The utility of array technology as a “first round” test has been firmly established, with recognition of a much higher detection rate of pathogenic genomic imbalance than that revealed by even high-resolution chromosome analysis. Because of its lower cost, standard karyotype remains the preferred test in specific situations such as clinical suspicion of specific aneuploidies or syndromes associated with large genomic rearrangements. In addition, a karyotype is needed for the identification of balanced rearrangements (translocations and inversions), which are not detected by any technology addressing dosage. FISH with unique sequence probes is still the least costly way to confirm the diagnosis in well-known phenotypes such as Williams syndrome (del 7q11.2) shown in Fig. 2.13 or the velocardiofacial syndrome (del 22q11.2). Multitelomere FISH remains the optimal way to diagnose small reciprocal translocations. With respect to mosaicism, arrays are not able to detect levels below roughly 20%. Karyotyping or FISH may be required, including examining several different tissues and scoring large numbers of cells.
Chromosomal studies are warranted in all individuals suspected of having an autosomal trisomy syndrome to determine whether full trisomy (47 chromosomes) or an unbalanced robertsonian translocation is involved. If a full trisomy is identified, the risk for recurrence is roughly 1%. For women 35 years of age and older, the risk is based on the maternal age at delivery in the subsequent pregnancy. For trisomy 21, parental karyotypes are suggested only if a second child in the same sibship has an identical trisomy. In this rare circumstance mosaicism in one of the parents may be detected in as much as 38% of families if a diligent search is made. The presence of a second- or third-degree relative with a similar trisomy can be accounted for by chance alone and does not appear to increase the risk for recurrence.
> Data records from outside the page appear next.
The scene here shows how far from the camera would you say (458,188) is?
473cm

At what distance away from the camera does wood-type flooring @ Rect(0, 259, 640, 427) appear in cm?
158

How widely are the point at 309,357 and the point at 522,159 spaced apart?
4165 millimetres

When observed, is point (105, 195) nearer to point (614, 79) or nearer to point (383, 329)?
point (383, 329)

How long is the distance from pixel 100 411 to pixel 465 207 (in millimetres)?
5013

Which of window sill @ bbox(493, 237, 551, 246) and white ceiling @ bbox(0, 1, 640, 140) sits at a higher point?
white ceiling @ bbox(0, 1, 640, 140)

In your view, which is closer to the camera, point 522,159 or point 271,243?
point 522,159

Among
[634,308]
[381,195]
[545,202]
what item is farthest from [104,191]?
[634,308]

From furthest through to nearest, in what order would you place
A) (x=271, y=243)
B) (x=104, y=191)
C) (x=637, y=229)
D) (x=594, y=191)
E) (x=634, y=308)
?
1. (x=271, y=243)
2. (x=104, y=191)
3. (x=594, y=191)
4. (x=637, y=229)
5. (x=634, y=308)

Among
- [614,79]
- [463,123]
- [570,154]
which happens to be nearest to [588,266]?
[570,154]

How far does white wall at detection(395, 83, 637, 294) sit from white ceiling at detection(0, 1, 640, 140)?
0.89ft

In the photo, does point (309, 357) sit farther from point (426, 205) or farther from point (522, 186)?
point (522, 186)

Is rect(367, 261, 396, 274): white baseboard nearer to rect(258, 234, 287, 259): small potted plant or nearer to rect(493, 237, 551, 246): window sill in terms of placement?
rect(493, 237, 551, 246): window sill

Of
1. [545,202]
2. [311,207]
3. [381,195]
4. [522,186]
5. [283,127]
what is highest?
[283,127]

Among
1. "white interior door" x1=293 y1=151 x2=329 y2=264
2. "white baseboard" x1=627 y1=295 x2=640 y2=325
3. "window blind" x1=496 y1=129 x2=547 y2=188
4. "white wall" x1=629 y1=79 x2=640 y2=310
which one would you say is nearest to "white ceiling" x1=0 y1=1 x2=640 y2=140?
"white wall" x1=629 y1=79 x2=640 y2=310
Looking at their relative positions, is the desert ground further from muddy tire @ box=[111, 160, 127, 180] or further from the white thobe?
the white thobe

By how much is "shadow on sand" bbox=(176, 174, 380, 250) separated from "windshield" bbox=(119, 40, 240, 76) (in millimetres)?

Should an unbalanced robertsonian translocation be identified, both parents must be evaluated to determine if either one is a balanced translocation carrier, a finding in approximately one-third of cases. The recurrence risk for parents with normal chromosomes is very small (probably less than 1%) and reflects the unlikely possibility of gonadal mosaicism that cannot be identified by peripheral blood karyotype. The recurrence risk for a carrier parent is obviously increased, but it is often different, depending on the gender of the carrier parent, and less of a risk than the theoretic possibilities might indicate because of the frequent prenatal lethality of autosomal trisomies (see Fig. 2.11 ).
Chromosome analysis is still the optimal way to diagnose Turner syndrome. Although a wide variety of chromosomal rearrangements are known to produce the phenotype (including X/XX and X/XY mosaicism, X, iso X, or X, deleted X), the recurrence risk for these arrangements is low to negligible. The finding of a Y-bearing cell line suggests an increased risk for malignant tumor in the dysgenetic gonad, which should be removed.